Pointe Noire – Inondation : le malheur des habitants du CQ118 zone CTI perdure

Pointe Noire – Inondation : le malheur des habitants du CQ118 zone CTI perdure

Pointe Noire - Inondation

Une partie de la parcelle inondée crédit photo adiac

Les habitants du quartier CQ118 au KM4 dans le 1er arrondissement, Émeri Patrice Lumumba, vivent un véritable calvaire depuis l’an dernier faute de canalisation dans leur zone. Le collecteur qui conduisait les eaux des pluies en provenance des Brasseries du Congo, de la maison d’arrêt et de KM4 jusqu’à l’océan atlantique a été bouché par des ouvriers chinois d’après les explications des habitants du quartier.

Angoissés, tourmentés et quasiment sinistrés, les habitants du quartier CQ118 lancent les cris de détresse à l’endroit des autorités nationales pour trouver une solution adéquate à cette situation déplorable. Depuis 2011, les habitants du CQ 118 au KM4, précisément ceux situés entre le collège technique et industriel (CTI) et la maison d’arrêt, vivent un véritable supplice.

En effet, la situation a évolué progressivement mais, depuis la saison des pluies de 2015, plusieurs personnes ont finalement abandonné leurs habitations pour se refugier chez les parents, voisins et amis parce qu’elles sont submergées par les eaux de pluies qui n’arrivent plus à couler faute de canalisation.
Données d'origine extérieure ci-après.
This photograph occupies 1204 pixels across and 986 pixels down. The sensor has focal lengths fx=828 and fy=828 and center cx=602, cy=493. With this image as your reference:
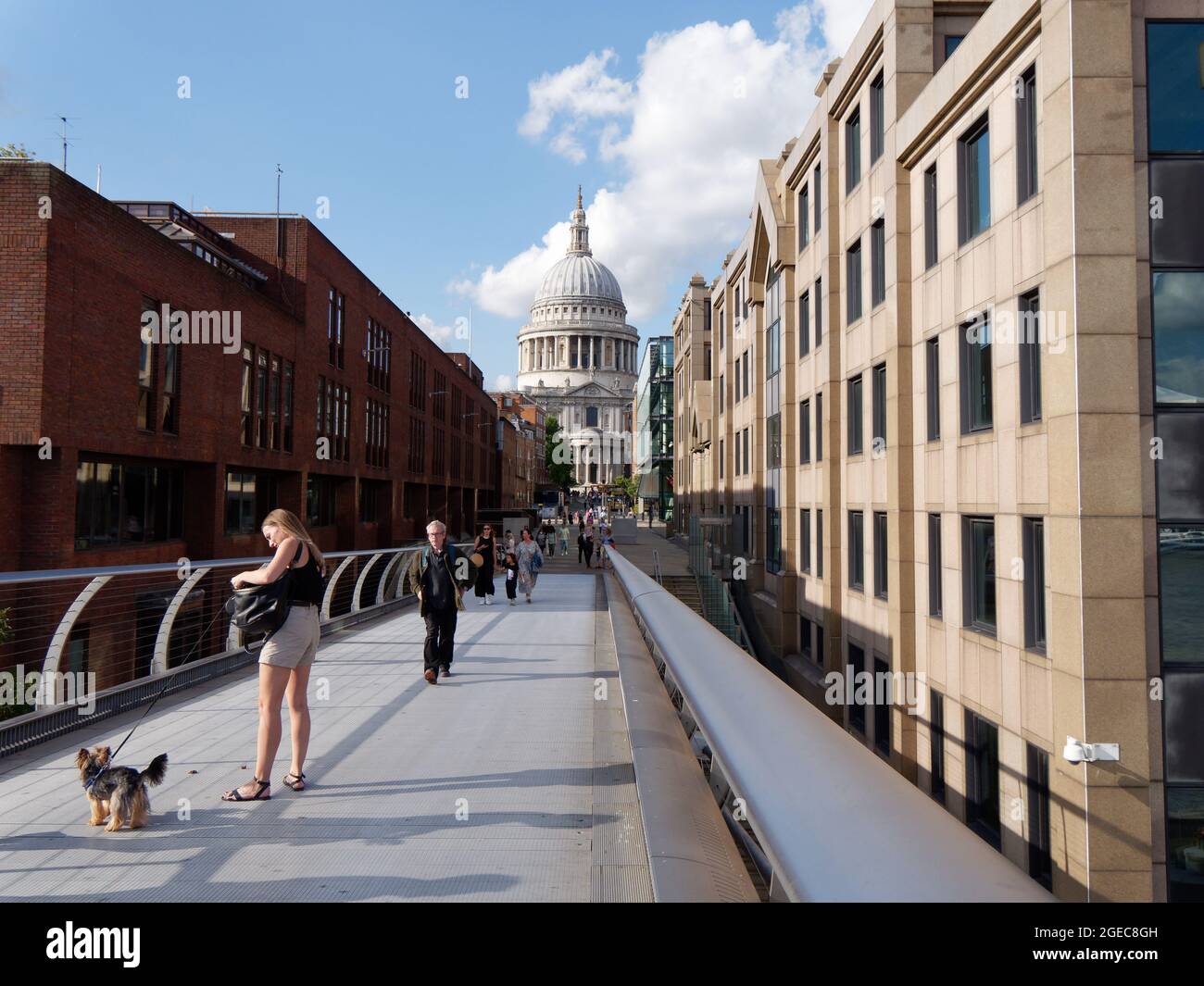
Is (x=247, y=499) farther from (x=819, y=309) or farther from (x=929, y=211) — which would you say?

Les ouvriers chinois y ont déversé les restes des décombres de la foire et des vieux bâtiments du port autonome, ont expliqué les habitants de ce quartier. « Cette situation a commencé avec les ouvriers chinois qui venaient déverser du sable sur le collecteur qui évacuait les eaux du quartier avec la complicité d’un agent véreux de la mairie de Pointe-Noire qui a même menacé, une fois, les jeunes du quartier qui voulaient déboucher ce collecteur d’eau à l’aide des pelles. Il avait même promis de faire intervenir la police. Nous sommes fatigués de cette situation et sollicitons directement l’arbitrage du président de la République et son chef de gouvernement parce que tous ceux qui sont passés ici, nous ont seulement laissé des promesses et ne sont plus jamais revenus », a dit un jeune orphelin dont une partie de la parcelle laissée par son défunt père est inondée.

Malgré plusieurs plaintes des habitants de la zone, qui se sont mêmes organisés en comité pour un règlement à l’amiable et la descente du député de la circonscription, Alexis Ndinga, accompagné du chef de quartier il n’y a pas de suite favorable. De même, un ancien habitant qui, il y a quelque temps faisait son maraîchage dans la zone devenue sinistre a déclaré : « Nous ne savons plus quelle démarche menée et auprès de quelle autorité départementale nous adresser. Je vous rappelle que plusieurs initiatives ont été menées auprès des autorités mais, fort malheureusement, aucune suite positive n’a été donnée à nos doléances. Nous nous sentons abandonnés à notre triste sort face à cette situation. C’est triste et même honteux qu’au 21e siècle, les droits mêmes les plus fondamentaux des citoyens d’un État souverain comme le nôtre se voient être confisqués par leurs propres compatriotes alors qu’il  y a près de 12 ans que nous sommes dans ce quartier».

 Plusieurs habitations inondées  

La situation ne faisant que perdurer dans ce quartier, plusieurs habitants ont déjà quitté leurs habitations à cause de l’inondation. « Nous faisons confiance au chef de l’État, Son excellence Denis Sassou N’Guesso qui a fait du social de ses citoyens l’une des priorités de son mandat .Et au ministre de la Justice, des Droits humains et des Populations autochtones, qui ne ménage lui aussi aucun effort pour mettre en œuvre les directives du président de la République qui prône la rupture avec certains comportements déviants du passé. Nous souhaitons grâce à votre présence ici que l’État fasse appliquer le bon droit ce, malgré la détérioration de nos conditions de vie et du fait que nous sommes par la volonté de ces gens sinistrés », s’est indigné une femme enceinte de cet environnement insalubre qui a engendré de nombreux moustiques et insectes pathogènes dans le quartier.

Vu la gravité de la situation, les autorités départementales ou gouvernementales devraient réagir pour mettre un frein à cette pratique qui menacent l’environnement, la santé et le bien-être des paisibles citoyens. Les  dispositions protectrices qui existent doivent être simplement appliquées.